Toward twilight he grew restless. He wanted to slip over to his mother for a moment and then, for another moment, he wanted to drop in at the fraternity inn. He had to leave at eight.

"It would be better if you remained until to-morrow," she said with an emphasis that gave him pause.

"Why?"

"If you don't feel that…."

She shrugged her shoulders.

It wasn't to be done, he assured her, with the best will in the world. There was an investigation in which he had to help the county-physician. A small farmer had died suddenly of what did not seem an entirely natural death. "I suppose," he continued, "one of those love philtres was used with which superfluous people are put under ground there. It's horrible that a decent person has to live among such creatures. If you don't care to do it, I can hardly blame you." She had grown pale and smiled weakly. She restrained him no longer.

"I'll be back in a week," he said, slipping on his goloshes, "and then we can announce the engagement."

She nodded several times but made no reply.

The door was opened and he leaned toward her. Calmly she touched his lips with hers.

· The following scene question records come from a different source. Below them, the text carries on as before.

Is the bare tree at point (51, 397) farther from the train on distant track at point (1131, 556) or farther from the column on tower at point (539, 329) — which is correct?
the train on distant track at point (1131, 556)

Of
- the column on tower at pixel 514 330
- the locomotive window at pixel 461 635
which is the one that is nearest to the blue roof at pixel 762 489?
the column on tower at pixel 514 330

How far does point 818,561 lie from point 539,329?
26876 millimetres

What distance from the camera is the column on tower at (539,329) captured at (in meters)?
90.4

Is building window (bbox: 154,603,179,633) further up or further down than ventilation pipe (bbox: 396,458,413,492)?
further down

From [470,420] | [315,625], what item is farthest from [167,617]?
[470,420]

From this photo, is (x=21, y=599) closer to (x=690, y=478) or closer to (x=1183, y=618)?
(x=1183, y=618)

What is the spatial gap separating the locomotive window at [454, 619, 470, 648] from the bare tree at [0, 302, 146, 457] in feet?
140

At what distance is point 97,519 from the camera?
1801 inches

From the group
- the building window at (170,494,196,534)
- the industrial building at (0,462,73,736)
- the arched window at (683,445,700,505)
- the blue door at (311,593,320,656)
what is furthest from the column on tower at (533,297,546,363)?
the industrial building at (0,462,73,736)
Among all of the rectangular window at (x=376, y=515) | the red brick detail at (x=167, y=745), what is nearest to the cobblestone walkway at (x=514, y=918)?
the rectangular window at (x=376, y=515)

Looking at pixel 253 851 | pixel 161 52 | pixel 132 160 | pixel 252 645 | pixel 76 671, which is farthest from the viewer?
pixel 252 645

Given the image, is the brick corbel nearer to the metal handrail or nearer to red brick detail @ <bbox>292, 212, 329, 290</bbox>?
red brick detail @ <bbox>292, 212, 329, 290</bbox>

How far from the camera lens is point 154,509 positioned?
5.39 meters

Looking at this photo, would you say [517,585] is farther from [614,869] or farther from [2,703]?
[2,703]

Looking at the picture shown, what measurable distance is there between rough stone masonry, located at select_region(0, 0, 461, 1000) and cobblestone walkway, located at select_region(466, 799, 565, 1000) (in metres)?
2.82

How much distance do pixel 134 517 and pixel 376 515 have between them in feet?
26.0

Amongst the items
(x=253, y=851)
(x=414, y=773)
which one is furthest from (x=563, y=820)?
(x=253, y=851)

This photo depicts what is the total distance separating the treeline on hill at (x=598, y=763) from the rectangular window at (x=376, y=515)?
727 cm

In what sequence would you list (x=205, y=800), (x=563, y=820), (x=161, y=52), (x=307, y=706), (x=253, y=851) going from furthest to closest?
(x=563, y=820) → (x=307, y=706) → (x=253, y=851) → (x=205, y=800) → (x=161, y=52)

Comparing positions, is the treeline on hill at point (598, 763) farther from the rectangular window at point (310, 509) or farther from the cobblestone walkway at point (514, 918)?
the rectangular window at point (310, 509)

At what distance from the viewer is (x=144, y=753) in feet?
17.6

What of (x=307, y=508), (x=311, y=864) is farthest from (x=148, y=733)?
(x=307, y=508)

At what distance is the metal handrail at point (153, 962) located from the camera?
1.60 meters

"You might have the announcement cards printed," he called cheerfully from the stairs.

Then he disappeared….

"Is the new uncle gone?" Amanda asked. She was sitting in her little room, busy with her lessons. He had forgotten her.

The mother nodded.

"Will he come back soon?"

Antonie shook her head.

"I scarcely think so," she answered.

That night she broke the purpose of her life, the purpose that had become interwoven with a thousand others, and when the morning came she wrote a letter of farewell to the beloved of her youth.